▸ Work required:
Produce the listing below again, exactly as shown.

▸ Input for this task:
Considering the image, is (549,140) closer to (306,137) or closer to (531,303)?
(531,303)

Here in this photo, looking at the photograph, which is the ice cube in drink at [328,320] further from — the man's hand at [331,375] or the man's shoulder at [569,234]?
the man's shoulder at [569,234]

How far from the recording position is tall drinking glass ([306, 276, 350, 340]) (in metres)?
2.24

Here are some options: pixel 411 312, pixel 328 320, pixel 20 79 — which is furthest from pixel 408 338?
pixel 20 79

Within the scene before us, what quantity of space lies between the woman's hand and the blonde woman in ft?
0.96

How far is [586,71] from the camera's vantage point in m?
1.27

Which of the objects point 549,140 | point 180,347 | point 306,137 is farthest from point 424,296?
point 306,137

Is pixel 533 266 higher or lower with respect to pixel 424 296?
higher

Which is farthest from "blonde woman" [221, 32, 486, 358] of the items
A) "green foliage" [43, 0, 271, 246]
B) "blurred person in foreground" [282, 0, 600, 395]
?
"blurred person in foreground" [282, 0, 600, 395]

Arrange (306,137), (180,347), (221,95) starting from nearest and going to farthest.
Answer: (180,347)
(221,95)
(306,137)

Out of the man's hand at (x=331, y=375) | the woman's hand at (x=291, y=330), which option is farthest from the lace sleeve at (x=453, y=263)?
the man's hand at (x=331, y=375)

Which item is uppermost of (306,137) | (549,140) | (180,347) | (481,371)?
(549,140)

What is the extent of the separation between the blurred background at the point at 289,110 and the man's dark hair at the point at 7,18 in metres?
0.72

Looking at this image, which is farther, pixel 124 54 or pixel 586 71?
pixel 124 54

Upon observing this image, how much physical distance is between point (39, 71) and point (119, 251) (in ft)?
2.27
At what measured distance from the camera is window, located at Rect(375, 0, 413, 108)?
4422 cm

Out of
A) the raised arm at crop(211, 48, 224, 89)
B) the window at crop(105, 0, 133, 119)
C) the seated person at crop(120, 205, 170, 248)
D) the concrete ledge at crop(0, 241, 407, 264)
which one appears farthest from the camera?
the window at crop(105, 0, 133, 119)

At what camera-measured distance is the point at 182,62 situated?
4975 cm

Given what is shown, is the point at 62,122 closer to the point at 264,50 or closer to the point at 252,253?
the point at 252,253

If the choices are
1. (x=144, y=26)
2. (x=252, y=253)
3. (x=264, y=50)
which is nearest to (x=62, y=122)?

▸ Reply to the exercise:
Considering the image, is (549,140) closer to (306,137) or closer to (531,303)?
(531,303)

Here in this photo, looking at the photograph, which is the ice cube in drink at [328,320] further from — the man's hand at [331,375] or the man's shoulder at [569,234]?
the man's shoulder at [569,234]

How far from the recording position is tall drinking glass ([306, 276, 350, 340]) (in metres)?
2.24

Here are some options: pixel 411 312, pixel 328 320, pixel 20 79 — which is furthest from pixel 408 338?
pixel 20 79

Within the scene before us, what quantity of space lies between the woman's hand and the blonde woman in ft?
0.96

How far is [586,71] from the camera's vantage point in m?
1.27

Which of the objects point 549,140 | point 180,347 | point 306,137 is farthest from point 424,296?
point 306,137

Is pixel 533 266 higher or lower with respect to pixel 424 296?
higher

Which is farthest from "blonde woman" [221, 32, 486, 358] of the items
A) "green foliage" [43, 0, 271, 246]
B) "blurred person in foreground" [282, 0, 600, 395]
?
"blurred person in foreground" [282, 0, 600, 395]

Arrange (306,137), (180,347), (221,95) starting from nearest and going to farthest.
Answer: (180,347)
(221,95)
(306,137)

Out of the man's hand at (x=331, y=375) | the woman's hand at (x=291, y=330), which option is farthest from the lace sleeve at (x=453, y=263)?
the man's hand at (x=331, y=375)

Which item is uppermost of (306,137) | (549,140) | (180,347) | (481,371)?
(549,140)

What is the extent of the separation between the blurred background at the point at 289,110 and the man's dark hair at the point at 7,18 in metres?
0.72

Looking at this image, which is farther, pixel 124 54 or pixel 586 71?
pixel 124 54

Upon observing this image, how much physical distance is between point (39, 71) and point (119, 251) (in ft)?
2.27
At what measured distance from the camera is window, located at Rect(375, 0, 413, 108)?
4422 cm

Out of
A) the raised arm at crop(211, 48, 224, 89)
B) the window at crop(105, 0, 133, 119)
C) the seated person at crop(120, 205, 170, 248)
D) the concrete ledge at crop(0, 241, 407, 264)
which one appears farthest from the camera?
the window at crop(105, 0, 133, 119)

At what camera-measured distance is the point at 182,62 situated?
4975 cm

Given what is shown, is the point at 62,122 closer to the point at 264,50 or closer to the point at 252,253?
the point at 252,253

If the choices are
1. (x=144, y=26)
2. (x=252, y=253)
3. (x=264, y=50)
which is nearest to (x=62, y=122)?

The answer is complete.